Ces dernières années, l’utilisation du 49.3, bien qu’il s’agisse d’un outil constitutionnel, a été régulièrement dénoncée comme antidémocratique car permettant de passer outre le système parlementaire, réduit au silence par la volonté de l’exécutif. En 2016, Manuel Valls, candidat à la primaire de la gauche pour la présidentielle, avait pris ses distances avec le 49.3, allant jusqu’à proposer de le supprimer après l’avoir utilisé six fois lorsqu’il était Premier ministre pour faire passer la loi Macron et la réforme du Code du Travail. « Je connais parfaitement les effets pervers du 49.3, je suis lucide et j’ai appris, et puis on prend du recul », avait-il confié à France Inter, estimant que dans un contexte de « crise démocratique », son utilisation « est dépassée et apparaît comme brutale ».

« On a l’impression que le 49.3 devient le mal absolu alors qu’Élisabeth Borne l’a utilisé pendant la période budgétaire. Ça ne trompe personne. Ça ressemble plutôt à un vent de panique. On sent que s’effrite la maison gouvernementale et je ne sais pas quand va arriver le collapsus », raille Patrick Kanner, le patron des socialistes au sein de la Chambre haute. Pour Éliane Assassi, la présidente du groupe communiste, favorable à la suppression du 49.3, la Première ministre reste dans l’ambiguïté. « Si elle veut joindre l’acte aux paroles, elle peut proposer une abrogation de cette partie de l’article 49 qui permet son utilisation sur les projets de loi ordinaire une fois par session parlementaire », pointe-t-elle. « En tout cas, le gouvernement se conserve la possibilité de mettre les sujets qui fâchent dans des projets de loi de financement (PLF), comme avec la réforme des retraites qui n’avait rien à faire dans un texte budgétaire ! »

Faut-il abolir le 49.3 ?

« Les déclarations de la Première ministre sont un poil provocatrices », abonde Guillaume Gontard, le président du groupe écologiste au Palais du Luxembourg, « puisque la réforme des retraites se trouvait précisément dans un texte financier. » « Mais admettre que l’usage du 49.3 est problématique, c’est un premier pas ! », poursuit l’élu de l’Isère, pour qui la Constitution semble désormais à bout de souffle. « Derrière les polémiques soulevées par le recours au 49.3, il faut admettre que l’on est dans une situation de blocage des institutions. Nous voyons arriver la fin de la Cinquième République et ouvrir un chantier sur nos institutions serait, pour le chef de l’Etat, une manière de sortir de la crise. »

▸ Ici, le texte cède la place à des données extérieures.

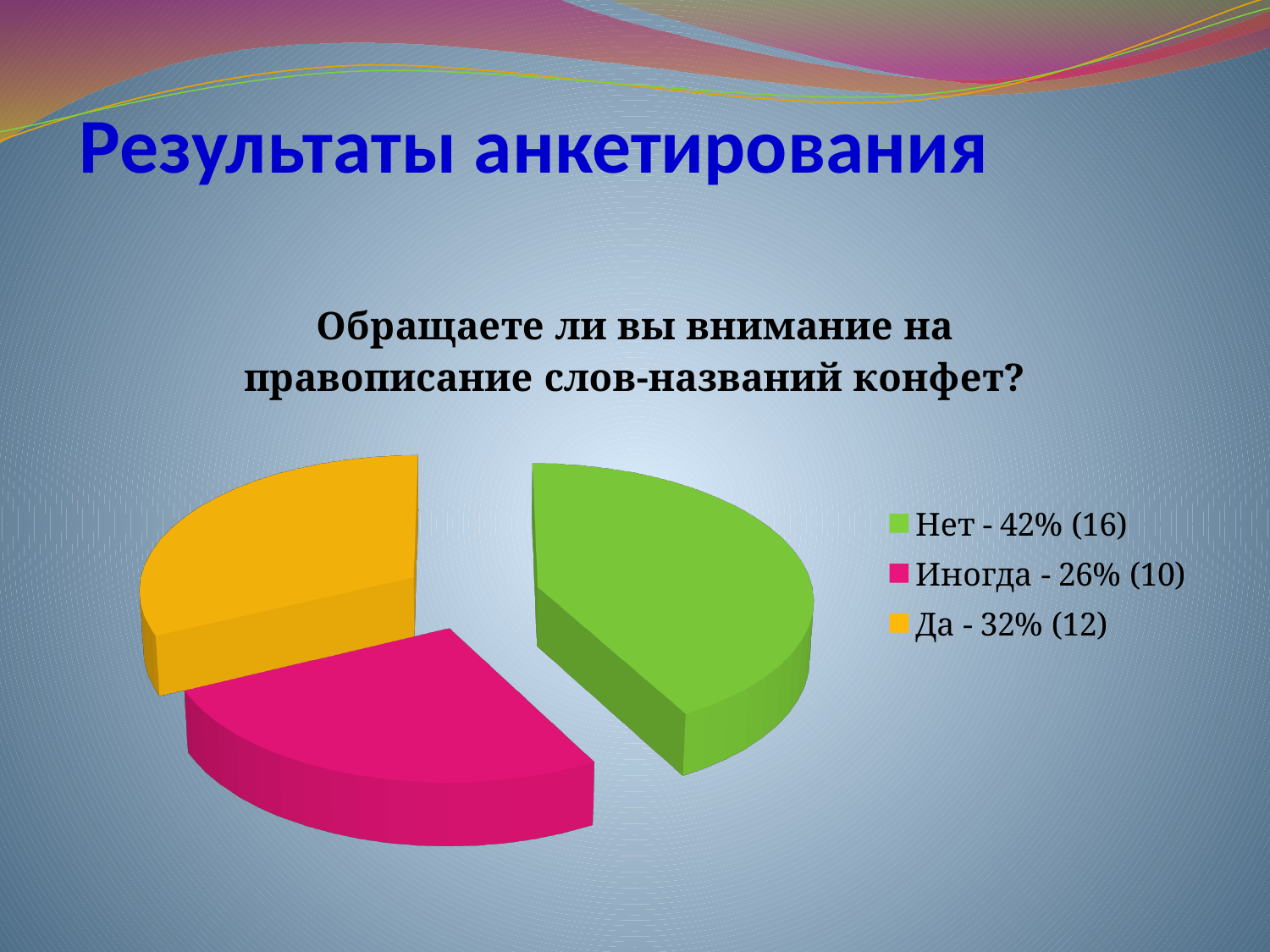
What is the total number of respondents across all three answers? 38 What kind of chart is shown on the slide? pie chart Which has more respondents, "Да" or "Иногда"? Да What percentage of respondents answered "Нет"? 42% Which answer has the smallest share of the pie? Иногда What is the title of the chart? Обращаете ли вы внимание на правописание слов-названий конфет? What is the difference in percentage points between "Нет" and "Да"? 10 How many slices does the pie chart have? 3 What percentage of respondents answered "Да"? 32% Which answer has the largest share of the pie? Нет Which colour represents the "Иногда" slice? pink How many respondents answered "Иногда"? 10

Moins catégorique, Marc-Philippe Daubresse reconnaît que l’on pourrait « dévitaliser comme une dent » le 49.3, sans pour autant toucher à la Constitution et renoncer définitivement à son utilisation, car à ses yeux, c’est bien l’opposition qui a poussé l’exécutif à cette extrémité. « Si l’on veut vraiment lui redonner son caractère exceptionnel, il faudrait d’abord se pencher sur les règlements des deux assemblées. Il faut trouver le moyen d’éviter de retomber dans la caricature de démocratie que représente l’obstruction parlementaire, sans toucher, bien sûr, au droit d’amendement des parlementaires. Il faut trouver un moyen de s’assurer que les débats aboutissent, sans les vider de leur substance ».